THE REQUEST → Copy out every line in the records below that contains the word "shown", matching case exactly.

RECORDS SUPPLIED →
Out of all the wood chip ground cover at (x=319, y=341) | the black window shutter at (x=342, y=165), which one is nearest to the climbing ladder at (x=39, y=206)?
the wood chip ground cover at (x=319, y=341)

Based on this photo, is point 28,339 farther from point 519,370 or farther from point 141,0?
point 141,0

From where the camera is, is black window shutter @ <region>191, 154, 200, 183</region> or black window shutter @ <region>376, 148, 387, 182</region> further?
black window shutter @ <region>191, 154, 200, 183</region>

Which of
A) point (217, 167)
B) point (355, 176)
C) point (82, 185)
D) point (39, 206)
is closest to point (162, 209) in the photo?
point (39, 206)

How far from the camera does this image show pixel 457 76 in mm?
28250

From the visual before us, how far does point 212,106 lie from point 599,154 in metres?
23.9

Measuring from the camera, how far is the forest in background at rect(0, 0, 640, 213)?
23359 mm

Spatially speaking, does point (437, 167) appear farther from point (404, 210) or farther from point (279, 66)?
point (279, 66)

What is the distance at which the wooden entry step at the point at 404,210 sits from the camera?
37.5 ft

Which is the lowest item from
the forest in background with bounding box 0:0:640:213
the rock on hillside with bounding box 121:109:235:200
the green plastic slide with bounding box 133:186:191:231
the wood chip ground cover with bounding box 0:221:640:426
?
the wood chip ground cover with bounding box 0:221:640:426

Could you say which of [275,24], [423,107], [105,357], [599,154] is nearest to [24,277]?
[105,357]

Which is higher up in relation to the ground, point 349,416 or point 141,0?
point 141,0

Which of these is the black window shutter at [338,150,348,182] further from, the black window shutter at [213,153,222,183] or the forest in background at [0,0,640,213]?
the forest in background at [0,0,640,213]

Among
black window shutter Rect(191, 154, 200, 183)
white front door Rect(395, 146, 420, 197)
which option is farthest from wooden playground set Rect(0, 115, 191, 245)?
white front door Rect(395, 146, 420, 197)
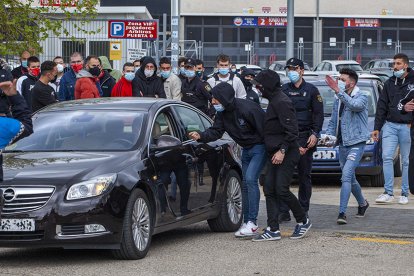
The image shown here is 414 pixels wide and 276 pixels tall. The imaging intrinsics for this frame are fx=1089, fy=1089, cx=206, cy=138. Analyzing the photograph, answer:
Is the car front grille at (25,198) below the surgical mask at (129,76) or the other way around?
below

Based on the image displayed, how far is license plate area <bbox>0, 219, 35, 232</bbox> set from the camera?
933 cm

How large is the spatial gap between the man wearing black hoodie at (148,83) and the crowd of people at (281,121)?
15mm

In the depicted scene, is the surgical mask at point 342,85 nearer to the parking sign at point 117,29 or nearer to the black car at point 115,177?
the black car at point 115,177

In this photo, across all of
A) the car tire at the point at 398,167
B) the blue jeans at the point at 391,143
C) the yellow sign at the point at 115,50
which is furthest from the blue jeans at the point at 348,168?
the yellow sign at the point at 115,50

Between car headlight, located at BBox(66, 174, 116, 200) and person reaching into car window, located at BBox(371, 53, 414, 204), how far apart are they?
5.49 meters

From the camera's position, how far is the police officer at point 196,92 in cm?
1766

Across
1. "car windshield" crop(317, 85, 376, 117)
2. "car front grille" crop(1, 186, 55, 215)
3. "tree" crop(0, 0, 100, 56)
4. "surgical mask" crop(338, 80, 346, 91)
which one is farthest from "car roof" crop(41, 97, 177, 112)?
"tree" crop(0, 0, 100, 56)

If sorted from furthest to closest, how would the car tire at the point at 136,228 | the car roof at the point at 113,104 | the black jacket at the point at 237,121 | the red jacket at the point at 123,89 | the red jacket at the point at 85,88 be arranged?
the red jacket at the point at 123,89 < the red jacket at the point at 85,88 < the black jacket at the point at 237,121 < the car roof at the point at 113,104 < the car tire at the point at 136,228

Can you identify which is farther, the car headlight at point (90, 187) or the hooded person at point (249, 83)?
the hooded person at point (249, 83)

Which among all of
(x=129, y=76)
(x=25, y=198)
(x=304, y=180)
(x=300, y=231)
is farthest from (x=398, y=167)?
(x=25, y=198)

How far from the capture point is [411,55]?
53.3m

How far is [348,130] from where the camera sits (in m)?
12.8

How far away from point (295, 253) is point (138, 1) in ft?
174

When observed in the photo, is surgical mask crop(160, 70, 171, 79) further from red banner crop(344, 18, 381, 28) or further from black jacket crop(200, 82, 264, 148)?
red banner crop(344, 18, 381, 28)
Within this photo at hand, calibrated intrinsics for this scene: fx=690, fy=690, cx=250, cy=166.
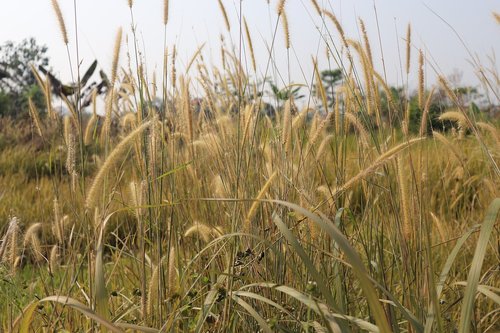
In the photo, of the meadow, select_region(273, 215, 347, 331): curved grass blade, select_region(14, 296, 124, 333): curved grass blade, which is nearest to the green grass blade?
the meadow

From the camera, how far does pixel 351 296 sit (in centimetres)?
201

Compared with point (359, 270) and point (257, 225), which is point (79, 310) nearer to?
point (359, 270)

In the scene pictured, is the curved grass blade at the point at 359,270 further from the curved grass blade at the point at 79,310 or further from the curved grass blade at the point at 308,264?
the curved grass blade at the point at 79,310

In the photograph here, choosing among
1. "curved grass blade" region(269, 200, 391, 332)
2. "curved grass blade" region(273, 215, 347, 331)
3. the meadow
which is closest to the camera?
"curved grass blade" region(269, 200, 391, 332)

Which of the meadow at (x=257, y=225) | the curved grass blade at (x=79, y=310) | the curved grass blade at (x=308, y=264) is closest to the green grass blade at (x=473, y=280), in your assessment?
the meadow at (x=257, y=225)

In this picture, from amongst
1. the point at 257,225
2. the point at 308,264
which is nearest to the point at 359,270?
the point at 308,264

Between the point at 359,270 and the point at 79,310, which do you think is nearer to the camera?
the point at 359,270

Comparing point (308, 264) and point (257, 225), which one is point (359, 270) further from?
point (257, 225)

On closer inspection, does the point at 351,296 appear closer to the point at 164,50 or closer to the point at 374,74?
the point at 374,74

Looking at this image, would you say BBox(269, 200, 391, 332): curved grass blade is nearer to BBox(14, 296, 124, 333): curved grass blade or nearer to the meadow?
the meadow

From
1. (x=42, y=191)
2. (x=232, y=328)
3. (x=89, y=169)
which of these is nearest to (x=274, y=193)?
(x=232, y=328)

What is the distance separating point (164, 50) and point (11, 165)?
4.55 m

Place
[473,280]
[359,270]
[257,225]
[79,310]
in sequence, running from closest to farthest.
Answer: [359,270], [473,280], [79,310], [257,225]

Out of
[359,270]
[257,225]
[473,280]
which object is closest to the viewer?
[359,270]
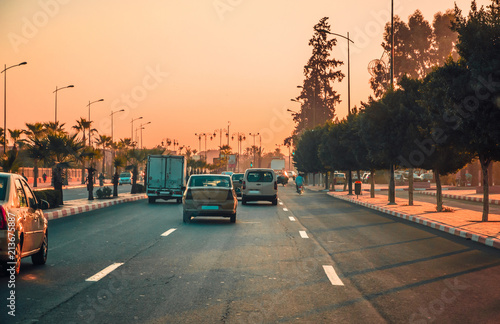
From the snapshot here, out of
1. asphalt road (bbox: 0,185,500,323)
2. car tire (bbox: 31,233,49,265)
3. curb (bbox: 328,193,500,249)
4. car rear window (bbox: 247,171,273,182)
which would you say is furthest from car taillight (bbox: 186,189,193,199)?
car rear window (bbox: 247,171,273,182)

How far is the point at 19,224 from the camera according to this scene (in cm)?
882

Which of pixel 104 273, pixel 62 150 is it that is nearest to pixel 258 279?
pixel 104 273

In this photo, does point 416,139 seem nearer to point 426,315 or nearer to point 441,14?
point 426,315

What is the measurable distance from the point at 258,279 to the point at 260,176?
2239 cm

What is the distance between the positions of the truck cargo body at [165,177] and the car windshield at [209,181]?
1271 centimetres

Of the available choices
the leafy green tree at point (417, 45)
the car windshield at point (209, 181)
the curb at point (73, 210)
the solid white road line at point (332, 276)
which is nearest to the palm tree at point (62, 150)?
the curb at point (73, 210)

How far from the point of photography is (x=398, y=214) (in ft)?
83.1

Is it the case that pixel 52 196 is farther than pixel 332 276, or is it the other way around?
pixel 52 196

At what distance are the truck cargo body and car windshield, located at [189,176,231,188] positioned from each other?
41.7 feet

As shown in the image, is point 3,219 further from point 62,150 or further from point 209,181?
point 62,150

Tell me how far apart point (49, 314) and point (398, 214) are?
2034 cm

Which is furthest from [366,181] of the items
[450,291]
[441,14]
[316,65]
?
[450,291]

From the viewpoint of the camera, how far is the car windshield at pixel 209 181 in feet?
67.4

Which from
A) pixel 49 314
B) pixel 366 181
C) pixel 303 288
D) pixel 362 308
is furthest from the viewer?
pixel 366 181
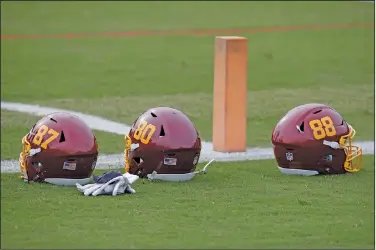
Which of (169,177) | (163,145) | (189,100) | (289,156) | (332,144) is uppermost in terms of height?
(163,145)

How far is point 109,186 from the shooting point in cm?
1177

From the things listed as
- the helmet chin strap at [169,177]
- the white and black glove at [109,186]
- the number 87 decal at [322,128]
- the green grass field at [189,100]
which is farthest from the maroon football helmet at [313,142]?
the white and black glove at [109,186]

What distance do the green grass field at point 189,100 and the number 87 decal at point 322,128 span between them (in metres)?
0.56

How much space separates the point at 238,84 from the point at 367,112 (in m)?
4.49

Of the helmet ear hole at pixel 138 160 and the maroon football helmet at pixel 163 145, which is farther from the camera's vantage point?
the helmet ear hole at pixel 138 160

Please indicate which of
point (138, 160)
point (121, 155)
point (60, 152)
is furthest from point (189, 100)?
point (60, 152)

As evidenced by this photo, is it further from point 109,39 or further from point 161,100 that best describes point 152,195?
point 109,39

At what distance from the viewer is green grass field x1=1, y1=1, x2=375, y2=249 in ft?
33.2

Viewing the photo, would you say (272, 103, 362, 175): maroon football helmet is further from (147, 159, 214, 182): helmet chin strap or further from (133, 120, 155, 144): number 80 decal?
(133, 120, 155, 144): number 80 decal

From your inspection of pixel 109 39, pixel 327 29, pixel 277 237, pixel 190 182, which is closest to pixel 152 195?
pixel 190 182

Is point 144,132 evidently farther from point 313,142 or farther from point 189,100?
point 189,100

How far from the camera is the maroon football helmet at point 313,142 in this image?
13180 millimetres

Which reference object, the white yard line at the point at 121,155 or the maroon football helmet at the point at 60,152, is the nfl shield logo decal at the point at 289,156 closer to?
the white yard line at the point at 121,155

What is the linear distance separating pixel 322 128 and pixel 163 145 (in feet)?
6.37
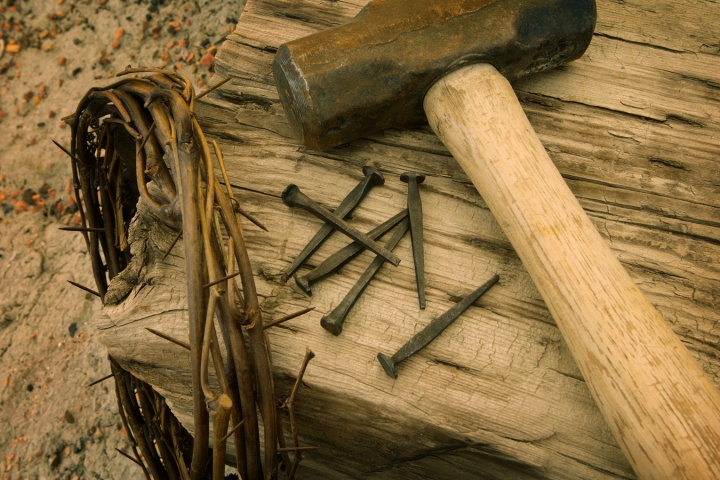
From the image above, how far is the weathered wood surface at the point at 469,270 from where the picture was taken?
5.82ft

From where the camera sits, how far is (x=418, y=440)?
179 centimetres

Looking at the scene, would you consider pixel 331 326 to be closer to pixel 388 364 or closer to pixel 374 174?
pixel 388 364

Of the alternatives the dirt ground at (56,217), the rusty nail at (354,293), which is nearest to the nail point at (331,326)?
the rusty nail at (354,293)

--

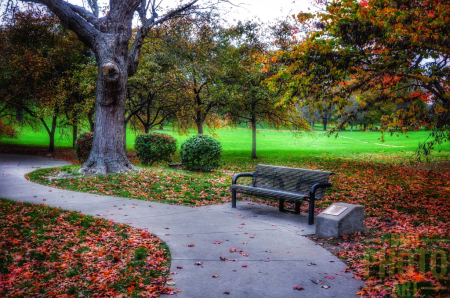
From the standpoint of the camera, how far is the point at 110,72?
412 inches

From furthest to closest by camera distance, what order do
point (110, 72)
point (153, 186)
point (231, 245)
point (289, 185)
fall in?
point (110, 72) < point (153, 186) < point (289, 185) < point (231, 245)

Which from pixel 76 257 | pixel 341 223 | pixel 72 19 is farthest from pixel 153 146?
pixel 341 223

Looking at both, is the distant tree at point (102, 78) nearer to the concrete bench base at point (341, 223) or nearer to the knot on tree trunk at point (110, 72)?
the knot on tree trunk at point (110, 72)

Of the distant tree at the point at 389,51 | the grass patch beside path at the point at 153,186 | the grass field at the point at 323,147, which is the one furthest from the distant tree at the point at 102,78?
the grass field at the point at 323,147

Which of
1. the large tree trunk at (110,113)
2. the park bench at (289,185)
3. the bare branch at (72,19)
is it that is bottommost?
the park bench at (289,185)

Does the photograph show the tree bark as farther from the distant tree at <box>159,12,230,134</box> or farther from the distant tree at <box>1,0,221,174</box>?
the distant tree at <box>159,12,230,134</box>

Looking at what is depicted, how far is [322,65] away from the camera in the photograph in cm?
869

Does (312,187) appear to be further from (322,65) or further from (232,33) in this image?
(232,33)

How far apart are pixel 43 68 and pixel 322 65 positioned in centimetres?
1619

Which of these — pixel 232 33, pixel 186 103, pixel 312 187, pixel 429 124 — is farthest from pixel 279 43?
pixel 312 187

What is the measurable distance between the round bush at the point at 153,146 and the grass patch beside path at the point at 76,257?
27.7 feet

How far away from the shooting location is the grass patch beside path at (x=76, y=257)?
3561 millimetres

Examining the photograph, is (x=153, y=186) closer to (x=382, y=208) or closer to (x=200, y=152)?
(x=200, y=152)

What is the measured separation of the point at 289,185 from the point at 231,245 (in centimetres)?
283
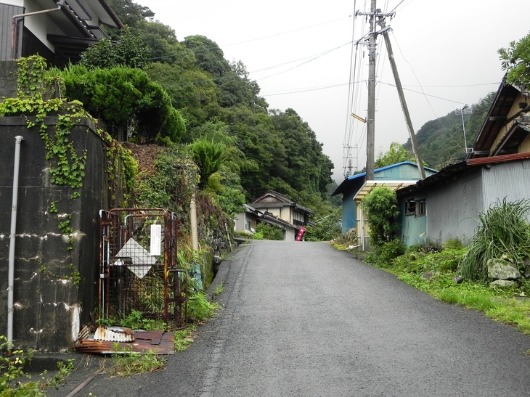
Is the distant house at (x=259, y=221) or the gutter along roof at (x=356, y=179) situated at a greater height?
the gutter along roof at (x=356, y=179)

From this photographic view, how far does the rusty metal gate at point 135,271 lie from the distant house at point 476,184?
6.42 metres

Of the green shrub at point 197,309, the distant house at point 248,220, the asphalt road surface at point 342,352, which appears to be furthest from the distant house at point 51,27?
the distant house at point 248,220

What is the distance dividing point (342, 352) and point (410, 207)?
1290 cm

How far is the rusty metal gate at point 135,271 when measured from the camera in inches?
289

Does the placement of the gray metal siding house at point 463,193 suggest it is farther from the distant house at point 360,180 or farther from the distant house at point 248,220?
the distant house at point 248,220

...

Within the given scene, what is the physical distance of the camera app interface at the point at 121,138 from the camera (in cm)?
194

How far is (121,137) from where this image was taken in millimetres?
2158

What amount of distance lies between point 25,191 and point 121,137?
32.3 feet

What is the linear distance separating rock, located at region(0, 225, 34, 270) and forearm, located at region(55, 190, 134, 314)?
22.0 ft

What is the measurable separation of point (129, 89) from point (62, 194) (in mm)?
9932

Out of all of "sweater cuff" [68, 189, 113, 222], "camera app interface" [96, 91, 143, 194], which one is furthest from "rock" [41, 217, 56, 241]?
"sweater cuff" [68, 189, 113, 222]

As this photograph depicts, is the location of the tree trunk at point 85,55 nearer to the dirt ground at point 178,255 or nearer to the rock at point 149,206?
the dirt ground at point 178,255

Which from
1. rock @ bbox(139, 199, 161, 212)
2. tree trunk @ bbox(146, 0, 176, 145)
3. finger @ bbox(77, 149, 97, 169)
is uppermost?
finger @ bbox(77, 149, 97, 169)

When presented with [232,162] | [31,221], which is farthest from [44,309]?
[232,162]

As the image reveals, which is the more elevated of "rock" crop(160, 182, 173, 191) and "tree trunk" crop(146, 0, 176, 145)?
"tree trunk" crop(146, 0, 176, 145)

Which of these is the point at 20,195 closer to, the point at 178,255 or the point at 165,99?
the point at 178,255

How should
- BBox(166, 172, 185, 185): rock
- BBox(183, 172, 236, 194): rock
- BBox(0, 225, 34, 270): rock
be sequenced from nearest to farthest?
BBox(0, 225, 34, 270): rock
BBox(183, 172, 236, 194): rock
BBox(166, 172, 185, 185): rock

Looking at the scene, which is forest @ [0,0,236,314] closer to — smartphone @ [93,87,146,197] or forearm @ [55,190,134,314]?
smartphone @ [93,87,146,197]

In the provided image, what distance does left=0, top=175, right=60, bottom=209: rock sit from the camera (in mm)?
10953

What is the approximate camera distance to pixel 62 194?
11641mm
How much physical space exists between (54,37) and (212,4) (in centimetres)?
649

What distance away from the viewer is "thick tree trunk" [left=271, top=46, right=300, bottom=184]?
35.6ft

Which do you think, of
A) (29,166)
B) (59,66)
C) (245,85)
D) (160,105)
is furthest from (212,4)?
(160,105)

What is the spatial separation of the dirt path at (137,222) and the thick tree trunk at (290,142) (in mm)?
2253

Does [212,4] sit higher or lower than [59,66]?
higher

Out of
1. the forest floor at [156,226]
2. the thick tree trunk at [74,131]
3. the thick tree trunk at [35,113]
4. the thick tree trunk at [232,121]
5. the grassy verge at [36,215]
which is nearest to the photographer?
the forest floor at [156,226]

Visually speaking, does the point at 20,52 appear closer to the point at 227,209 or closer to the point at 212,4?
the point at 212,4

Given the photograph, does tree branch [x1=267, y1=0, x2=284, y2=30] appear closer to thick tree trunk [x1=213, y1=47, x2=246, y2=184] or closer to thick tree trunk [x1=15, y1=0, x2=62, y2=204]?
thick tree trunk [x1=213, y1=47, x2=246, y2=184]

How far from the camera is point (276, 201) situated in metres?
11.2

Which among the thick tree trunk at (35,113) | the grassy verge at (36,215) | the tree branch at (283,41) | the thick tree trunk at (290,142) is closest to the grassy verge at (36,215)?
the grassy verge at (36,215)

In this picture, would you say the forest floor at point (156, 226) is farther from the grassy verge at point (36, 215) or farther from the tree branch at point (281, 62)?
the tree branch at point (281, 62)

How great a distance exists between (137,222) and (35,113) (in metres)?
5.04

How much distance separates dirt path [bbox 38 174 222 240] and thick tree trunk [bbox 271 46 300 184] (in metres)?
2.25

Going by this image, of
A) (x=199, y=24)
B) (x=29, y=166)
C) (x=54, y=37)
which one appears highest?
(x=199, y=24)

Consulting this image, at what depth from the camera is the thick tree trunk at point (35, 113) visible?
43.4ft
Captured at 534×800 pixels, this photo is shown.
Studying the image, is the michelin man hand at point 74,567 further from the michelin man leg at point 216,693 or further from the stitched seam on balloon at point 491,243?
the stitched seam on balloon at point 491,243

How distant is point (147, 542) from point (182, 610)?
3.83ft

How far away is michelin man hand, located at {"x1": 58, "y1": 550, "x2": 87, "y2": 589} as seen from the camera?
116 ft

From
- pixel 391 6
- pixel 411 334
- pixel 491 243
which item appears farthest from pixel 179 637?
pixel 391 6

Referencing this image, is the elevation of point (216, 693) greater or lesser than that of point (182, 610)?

COMPLETE ANSWER →
The image shown here is 414 pixels wide and 276 pixels tall. The imaging intrinsics for this frame are fx=1089, fy=1089, cx=206, cy=138. Analyzing the photograph, answer:
As shown in the image, is point 3,219 further from point 62,150 or further from point 209,181?
Captured at 534×800 pixels, this photo is shown.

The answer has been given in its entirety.